The review examined 69,000 official documents. It defined the Windrush generation as those who came to the UK between 1948 – when the HMT Empire Windrush, a former liner and troopship, arrived with the first immigrants from the Caribbean invited to help rebuild postwar Britain – to 1973, when legislation ended the automatic “right of abode”.

Williams said many people “felt a strong sense of Britishness and had no reason to doubt their status or that they belonged in the UK. They could not have been expected to know the complexity of the law as it changed around them.”

She said: “The way members of the Windrush generation were treated was wrong. They had the right to be in the UK. The difficulties they have had in demonstrating this cannot be laid at their door. I have been provided with no positive justification for why they were treated in the way they were.”

The report notes that the Home Office does not have a large black and minority-ethnic workforce at senior level. “I think it is unfortunate that most of the policymakers were white and most of the people involved were black,” a senior official is quoted as saying in the report.

Other recommendations in the report include calls for a full review and evaluation of the “hostile environment” policy and the creation of a “migrants commissioner responsible for speaking up for migrants and those affected by the system”.

The report says some individual decision-makers within the Home Office operated an irrational and unreasonable approach towards individuals, requiring multiple documents for proof of presence in the UK for each year of residence. The department has accepted there was no basis for doing this.

Some of these criticisms have been made before. A series of parliamentary reports have already criticised the government and the Home Office for its handling of the scandal. A National Audit Office report in 2018 said the Home Office showed a “lack of urgency” in its approach.
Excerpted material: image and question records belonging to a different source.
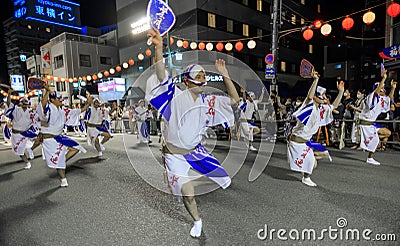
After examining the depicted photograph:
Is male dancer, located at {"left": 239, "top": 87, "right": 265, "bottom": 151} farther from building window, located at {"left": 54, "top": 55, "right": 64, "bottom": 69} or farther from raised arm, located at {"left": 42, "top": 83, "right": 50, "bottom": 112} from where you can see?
building window, located at {"left": 54, "top": 55, "right": 64, "bottom": 69}

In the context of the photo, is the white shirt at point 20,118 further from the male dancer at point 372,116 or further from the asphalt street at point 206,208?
the male dancer at point 372,116

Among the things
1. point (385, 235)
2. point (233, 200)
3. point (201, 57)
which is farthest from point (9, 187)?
point (201, 57)

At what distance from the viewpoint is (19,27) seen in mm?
43094

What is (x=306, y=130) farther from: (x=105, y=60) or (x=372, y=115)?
(x=105, y=60)

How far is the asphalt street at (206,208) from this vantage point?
2.70 metres

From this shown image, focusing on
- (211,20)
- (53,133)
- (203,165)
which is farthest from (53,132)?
(211,20)

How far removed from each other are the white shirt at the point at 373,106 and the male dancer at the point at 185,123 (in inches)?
179

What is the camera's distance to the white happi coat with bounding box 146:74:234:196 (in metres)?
2.50

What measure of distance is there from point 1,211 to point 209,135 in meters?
7.63

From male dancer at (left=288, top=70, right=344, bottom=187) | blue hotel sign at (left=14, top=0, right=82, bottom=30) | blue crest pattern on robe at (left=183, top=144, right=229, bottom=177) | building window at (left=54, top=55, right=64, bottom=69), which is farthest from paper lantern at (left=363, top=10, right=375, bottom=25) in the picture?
blue hotel sign at (left=14, top=0, right=82, bottom=30)

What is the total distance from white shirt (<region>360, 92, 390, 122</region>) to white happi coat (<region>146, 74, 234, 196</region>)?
4734mm

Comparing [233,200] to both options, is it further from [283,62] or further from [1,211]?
[283,62]

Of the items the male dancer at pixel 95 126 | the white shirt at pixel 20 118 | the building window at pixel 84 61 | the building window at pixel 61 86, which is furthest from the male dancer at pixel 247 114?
the building window at pixel 61 86

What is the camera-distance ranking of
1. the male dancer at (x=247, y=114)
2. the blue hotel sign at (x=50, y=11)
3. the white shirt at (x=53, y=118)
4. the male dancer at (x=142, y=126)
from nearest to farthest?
the white shirt at (x=53, y=118) → the male dancer at (x=247, y=114) → the male dancer at (x=142, y=126) → the blue hotel sign at (x=50, y=11)
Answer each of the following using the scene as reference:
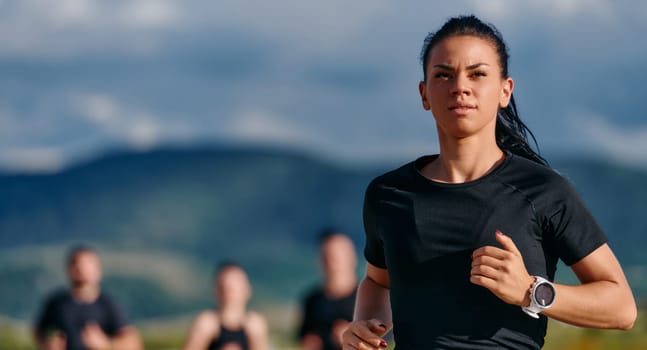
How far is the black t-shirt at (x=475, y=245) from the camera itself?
98.9 inches

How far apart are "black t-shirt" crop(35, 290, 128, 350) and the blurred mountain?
510 inches

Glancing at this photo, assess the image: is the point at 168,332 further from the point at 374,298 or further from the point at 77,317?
the point at 374,298

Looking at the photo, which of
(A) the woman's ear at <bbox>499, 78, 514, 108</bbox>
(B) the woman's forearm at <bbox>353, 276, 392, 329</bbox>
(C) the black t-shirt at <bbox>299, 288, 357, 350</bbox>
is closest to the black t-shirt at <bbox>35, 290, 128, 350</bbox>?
(C) the black t-shirt at <bbox>299, 288, 357, 350</bbox>

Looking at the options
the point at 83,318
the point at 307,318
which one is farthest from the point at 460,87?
the point at 83,318

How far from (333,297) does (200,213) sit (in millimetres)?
17211

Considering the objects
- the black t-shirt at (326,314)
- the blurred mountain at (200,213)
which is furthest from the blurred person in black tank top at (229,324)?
the blurred mountain at (200,213)

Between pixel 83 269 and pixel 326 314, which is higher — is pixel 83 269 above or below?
above

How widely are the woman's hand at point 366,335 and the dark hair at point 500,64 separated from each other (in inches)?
20.9

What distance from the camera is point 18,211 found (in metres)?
23.8

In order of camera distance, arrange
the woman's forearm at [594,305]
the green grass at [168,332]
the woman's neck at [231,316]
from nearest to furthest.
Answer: the woman's forearm at [594,305]
the woman's neck at [231,316]
the green grass at [168,332]

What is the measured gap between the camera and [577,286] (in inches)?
99.1

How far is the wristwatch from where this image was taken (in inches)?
95.1

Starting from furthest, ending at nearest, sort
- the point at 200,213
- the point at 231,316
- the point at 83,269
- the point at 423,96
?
the point at 200,213
the point at 83,269
the point at 231,316
the point at 423,96

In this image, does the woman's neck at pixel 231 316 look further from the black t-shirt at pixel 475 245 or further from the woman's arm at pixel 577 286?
the woman's arm at pixel 577 286
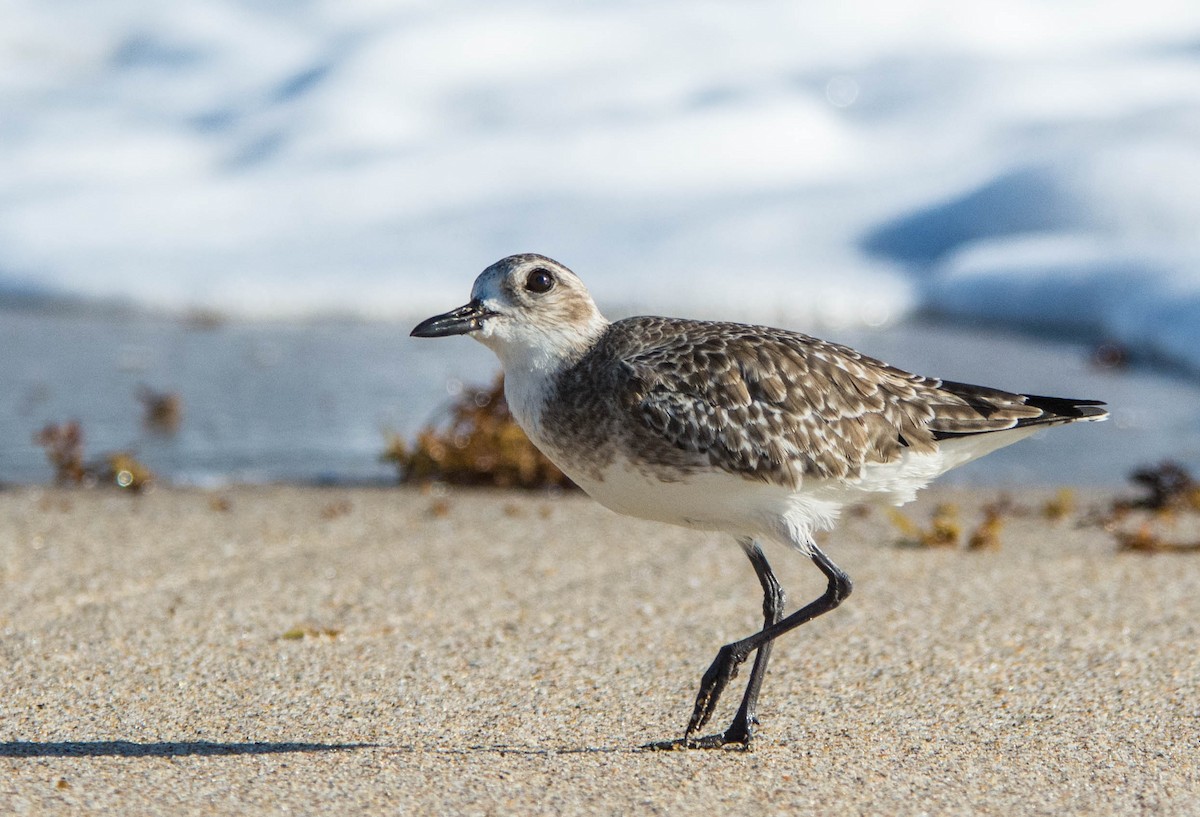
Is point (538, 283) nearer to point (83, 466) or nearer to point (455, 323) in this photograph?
point (455, 323)

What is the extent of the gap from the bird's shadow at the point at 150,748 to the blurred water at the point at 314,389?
3889 mm

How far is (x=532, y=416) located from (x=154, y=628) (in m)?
1.86

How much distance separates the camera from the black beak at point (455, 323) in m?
4.07

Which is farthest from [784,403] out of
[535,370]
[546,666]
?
[546,666]

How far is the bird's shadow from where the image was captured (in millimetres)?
3801

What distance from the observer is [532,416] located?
407 cm

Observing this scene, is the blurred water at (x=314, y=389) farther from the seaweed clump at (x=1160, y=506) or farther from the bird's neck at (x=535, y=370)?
the bird's neck at (x=535, y=370)

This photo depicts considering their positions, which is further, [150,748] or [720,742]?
[720,742]

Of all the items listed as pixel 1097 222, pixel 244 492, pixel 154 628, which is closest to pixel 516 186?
pixel 1097 222

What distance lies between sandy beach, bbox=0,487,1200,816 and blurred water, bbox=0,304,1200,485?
47.6 inches

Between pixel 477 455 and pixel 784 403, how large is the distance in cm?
370

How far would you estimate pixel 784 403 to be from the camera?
4.07 m

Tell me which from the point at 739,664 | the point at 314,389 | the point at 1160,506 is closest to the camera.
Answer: the point at 739,664

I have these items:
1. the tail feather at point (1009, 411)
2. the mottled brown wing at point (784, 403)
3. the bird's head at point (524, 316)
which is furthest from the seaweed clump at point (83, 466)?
the tail feather at point (1009, 411)
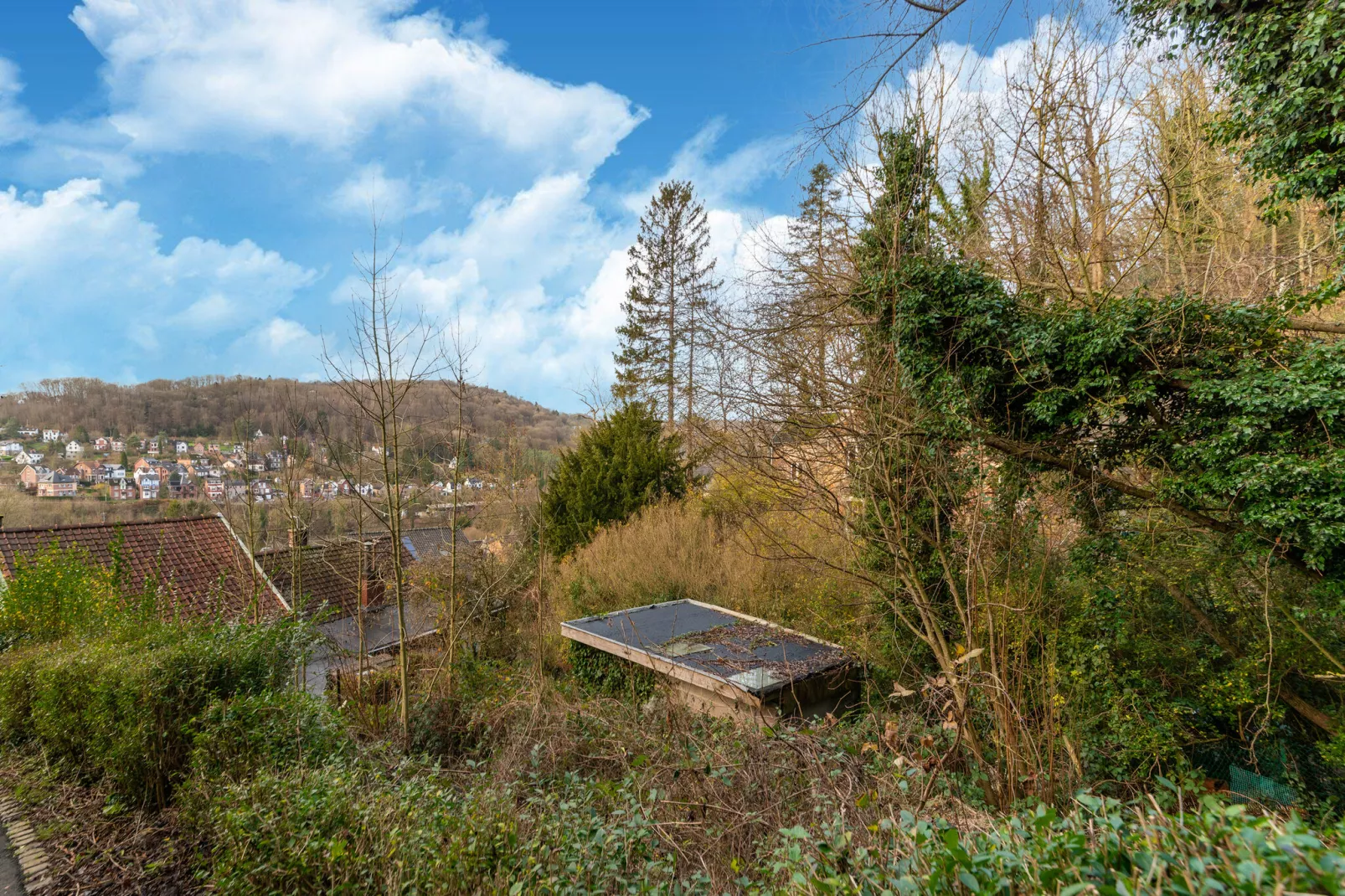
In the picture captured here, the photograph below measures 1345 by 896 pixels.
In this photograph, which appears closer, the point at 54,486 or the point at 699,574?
the point at 699,574

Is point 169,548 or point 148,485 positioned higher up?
point 148,485

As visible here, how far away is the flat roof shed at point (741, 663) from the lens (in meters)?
6.19

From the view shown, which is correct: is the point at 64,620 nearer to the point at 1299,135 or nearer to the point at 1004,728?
the point at 1004,728

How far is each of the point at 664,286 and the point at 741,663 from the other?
1704cm

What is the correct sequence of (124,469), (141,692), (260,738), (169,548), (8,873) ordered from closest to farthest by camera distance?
(8,873) < (260,738) < (141,692) < (169,548) < (124,469)

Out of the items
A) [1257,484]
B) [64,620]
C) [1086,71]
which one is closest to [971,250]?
[1086,71]

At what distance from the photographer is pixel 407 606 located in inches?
553

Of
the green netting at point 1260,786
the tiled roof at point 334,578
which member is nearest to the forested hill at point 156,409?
the tiled roof at point 334,578

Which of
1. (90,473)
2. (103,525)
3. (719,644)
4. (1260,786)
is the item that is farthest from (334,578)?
(1260,786)

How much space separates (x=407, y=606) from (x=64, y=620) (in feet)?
24.0

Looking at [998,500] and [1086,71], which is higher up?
[1086,71]

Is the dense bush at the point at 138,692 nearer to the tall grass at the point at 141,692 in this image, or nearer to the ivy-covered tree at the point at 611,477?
the tall grass at the point at 141,692

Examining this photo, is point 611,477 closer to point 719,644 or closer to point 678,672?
Answer: point 719,644

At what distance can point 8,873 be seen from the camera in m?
3.35
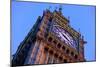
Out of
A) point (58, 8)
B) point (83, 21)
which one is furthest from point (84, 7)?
point (58, 8)

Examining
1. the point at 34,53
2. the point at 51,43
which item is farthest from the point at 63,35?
the point at 34,53

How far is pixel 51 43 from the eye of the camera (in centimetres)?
271

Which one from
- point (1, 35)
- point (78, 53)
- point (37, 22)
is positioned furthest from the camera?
point (78, 53)

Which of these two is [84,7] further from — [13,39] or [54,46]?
[13,39]

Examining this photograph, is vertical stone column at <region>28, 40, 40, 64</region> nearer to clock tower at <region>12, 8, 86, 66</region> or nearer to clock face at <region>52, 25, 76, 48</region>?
clock tower at <region>12, 8, 86, 66</region>

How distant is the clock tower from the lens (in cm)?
A: 258

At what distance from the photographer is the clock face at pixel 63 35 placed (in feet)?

Historically, the immigration system was condemned in 2006 as “not fit for purpose” by the then home secretary, John Reid.

Williams was commissioned in June 2018 to write the Windrush Lessons Learned review by Sajid Javid, then home secretary, after the scandal came to public attention following months of coverage in the Guardian.

It had become clear that the Home Office had wrongly designated thousands of legal UK residents as being in the country illegally. Most had moved to the UK as children in the 1950s and 1960s with their parents, many of whom had been recruited to take up jobs in the health service and with London transport. People who had never naturalised or applied for a UK passport found themselves branded as immigration offenders in later life.

Some were wrongly deported to countries they had left as children half a century earlier, and others were mistakenly detained in immigration detention centres. Many were sacked by employers who were worried that they faced £20,000 fines for hiring people without the correct documentation. Some were then denied benefits, leaving them destitute. Many were made homeless, denied NHS treatment and prevented from travelling.

The scandal led to the resignation in April 2018 of the then home secretary, Amber Rudd, and put Theresa May’s drive to create a “really hostile environment for illegal migration” under the spotlight.

In the past two years the government’s Windrush taskforce, set up to assist those affected, has given documentation to more than 8,000 people confirming that they have the right to remain in the UK.

A compensation scheme was launched last April with an estimated budget of between £200m and £570m. The slowness and complexity of the scheme has been widely criticised and by February only £62,198 of compensation had been paid out, shared between 36 people.